Records:
++++++
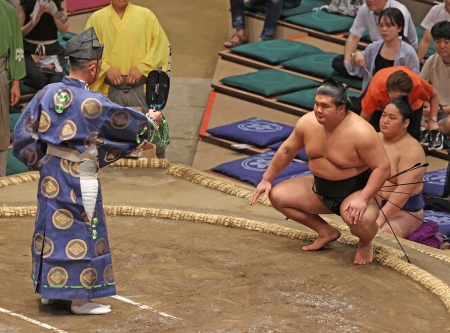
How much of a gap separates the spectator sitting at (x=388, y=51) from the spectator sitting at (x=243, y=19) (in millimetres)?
1715

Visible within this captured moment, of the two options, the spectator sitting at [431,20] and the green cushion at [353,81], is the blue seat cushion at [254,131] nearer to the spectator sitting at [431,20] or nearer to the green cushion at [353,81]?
the green cushion at [353,81]

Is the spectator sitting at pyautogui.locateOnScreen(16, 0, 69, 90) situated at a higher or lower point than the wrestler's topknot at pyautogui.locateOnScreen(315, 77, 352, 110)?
lower

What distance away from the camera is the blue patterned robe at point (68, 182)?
10.4 ft

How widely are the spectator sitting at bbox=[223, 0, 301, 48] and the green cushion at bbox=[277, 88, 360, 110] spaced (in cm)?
105

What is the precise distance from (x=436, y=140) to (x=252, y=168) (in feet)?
3.38

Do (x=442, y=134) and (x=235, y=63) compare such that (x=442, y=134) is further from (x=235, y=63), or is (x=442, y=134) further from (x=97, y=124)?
(x=97, y=124)

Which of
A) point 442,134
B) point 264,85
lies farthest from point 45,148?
point 264,85

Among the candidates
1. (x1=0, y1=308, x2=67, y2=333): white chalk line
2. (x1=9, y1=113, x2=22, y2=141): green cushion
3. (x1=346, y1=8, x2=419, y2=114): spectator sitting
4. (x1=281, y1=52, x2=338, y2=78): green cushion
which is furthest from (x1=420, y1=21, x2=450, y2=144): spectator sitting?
(x1=0, y1=308, x2=67, y2=333): white chalk line

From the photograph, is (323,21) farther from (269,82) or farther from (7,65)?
(7,65)

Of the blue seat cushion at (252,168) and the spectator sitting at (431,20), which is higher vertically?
the spectator sitting at (431,20)

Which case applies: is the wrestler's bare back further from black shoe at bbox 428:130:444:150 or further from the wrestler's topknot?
black shoe at bbox 428:130:444:150

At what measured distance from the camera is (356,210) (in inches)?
144

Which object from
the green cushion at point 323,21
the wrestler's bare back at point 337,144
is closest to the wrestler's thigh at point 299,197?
the wrestler's bare back at point 337,144

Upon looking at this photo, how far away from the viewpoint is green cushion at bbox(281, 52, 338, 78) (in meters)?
6.52
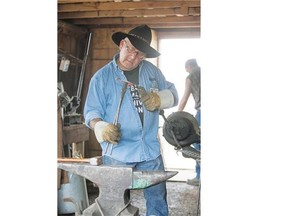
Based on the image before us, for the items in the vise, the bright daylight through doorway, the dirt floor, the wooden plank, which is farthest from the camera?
the dirt floor

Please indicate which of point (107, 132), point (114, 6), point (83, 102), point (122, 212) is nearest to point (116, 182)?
point (122, 212)

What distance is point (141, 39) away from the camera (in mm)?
1365

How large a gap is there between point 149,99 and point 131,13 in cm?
45

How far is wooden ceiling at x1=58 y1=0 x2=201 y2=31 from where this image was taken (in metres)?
1.55

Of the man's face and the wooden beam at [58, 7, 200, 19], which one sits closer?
the man's face

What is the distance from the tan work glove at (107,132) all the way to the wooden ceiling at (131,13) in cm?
40

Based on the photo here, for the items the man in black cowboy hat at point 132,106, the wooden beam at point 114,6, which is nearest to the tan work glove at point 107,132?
the man in black cowboy hat at point 132,106

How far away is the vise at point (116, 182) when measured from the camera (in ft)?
3.47

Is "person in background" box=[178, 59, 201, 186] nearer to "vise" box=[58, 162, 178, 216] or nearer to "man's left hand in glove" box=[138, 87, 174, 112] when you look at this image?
"man's left hand in glove" box=[138, 87, 174, 112]

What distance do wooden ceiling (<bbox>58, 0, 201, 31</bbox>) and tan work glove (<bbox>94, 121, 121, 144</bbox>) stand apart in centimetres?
40

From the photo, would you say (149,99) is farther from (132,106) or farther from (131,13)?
(131,13)

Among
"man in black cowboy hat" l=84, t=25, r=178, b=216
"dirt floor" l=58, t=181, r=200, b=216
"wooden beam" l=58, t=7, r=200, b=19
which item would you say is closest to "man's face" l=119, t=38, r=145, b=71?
"man in black cowboy hat" l=84, t=25, r=178, b=216
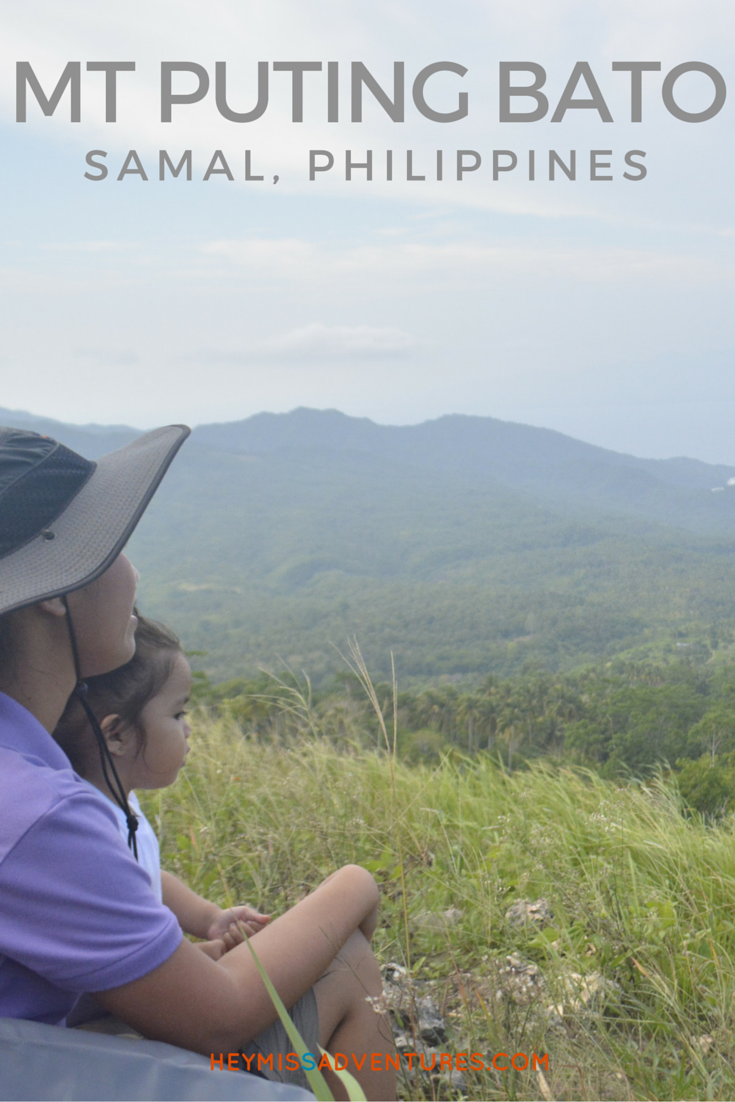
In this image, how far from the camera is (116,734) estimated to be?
145 centimetres

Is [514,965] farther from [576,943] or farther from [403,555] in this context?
[403,555]

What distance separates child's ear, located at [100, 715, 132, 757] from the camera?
143cm

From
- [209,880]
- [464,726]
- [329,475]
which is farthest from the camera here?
[329,475]

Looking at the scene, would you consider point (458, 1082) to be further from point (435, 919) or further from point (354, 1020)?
point (435, 919)

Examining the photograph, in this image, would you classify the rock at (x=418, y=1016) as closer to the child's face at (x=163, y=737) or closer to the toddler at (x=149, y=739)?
the toddler at (x=149, y=739)

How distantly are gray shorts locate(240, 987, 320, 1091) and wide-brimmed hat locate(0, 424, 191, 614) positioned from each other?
704 mm

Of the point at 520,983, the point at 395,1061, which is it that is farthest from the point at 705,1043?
the point at 395,1061

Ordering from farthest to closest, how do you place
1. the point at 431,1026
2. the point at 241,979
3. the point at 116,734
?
the point at 431,1026 → the point at 116,734 → the point at 241,979

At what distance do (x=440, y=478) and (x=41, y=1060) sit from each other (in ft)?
472

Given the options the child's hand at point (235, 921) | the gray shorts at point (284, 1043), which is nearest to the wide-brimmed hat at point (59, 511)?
the gray shorts at point (284, 1043)

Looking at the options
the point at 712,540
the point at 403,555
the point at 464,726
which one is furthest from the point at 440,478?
++++++
TASK STATEMENT:
Print exactly the lines from the one with "Of the point" through the end of the data, inclusive.

CORRECT RESPONSE:
Of the point at 520,983, the point at 395,1061, which is it that is farthest from the point at 705,1043?
the point at 395,1061

Ordering from farthest to closest, how do you place
1. the point at 431,1026
2. the point at 241,979
3. the point at 116,734
?
the point at 431,1026 → the point at 116,734 → the point at 241,979

At what distance do (x=440, y=478) and (x=41, y=1060) sit from each other (in ft)?
472

Given the options the child's hand at point (235, 921) | the gray shorts at point (284, 1043), which is nearest to the wide-brimmed hat at point (59, 511)?
the gray shorts at point (284, 1043)

Looking at the options
the point at 712,540
the point at 403,555
the point at 464,726
which one is furthest from the point at 440,478?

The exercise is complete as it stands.